**Stored data**.
::::::::::

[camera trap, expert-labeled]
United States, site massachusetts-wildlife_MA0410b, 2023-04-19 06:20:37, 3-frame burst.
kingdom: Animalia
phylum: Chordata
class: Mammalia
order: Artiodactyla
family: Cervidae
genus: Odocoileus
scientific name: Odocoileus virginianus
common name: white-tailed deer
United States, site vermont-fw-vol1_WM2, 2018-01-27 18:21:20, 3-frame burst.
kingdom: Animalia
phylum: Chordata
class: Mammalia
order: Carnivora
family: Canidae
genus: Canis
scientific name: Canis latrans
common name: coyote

::::::::::

**What you are asked to do**. An exact copy of the lines from the one with "United States, site vermont-fw-vol1_WM2, 2018-01-27" to the final line of the entries is all that the answer should hold.

**Expected answer**.
United States, site vermont-fw-vol1_WM2, 2018-01-27 18:21:20, 3-frame burst.
kingdom: Animalia
phylum: Chordata
class: Mammalia
order: Carnivora
family: Canidae
genus: Canis
scientific name: Canis latrans
common name: coyote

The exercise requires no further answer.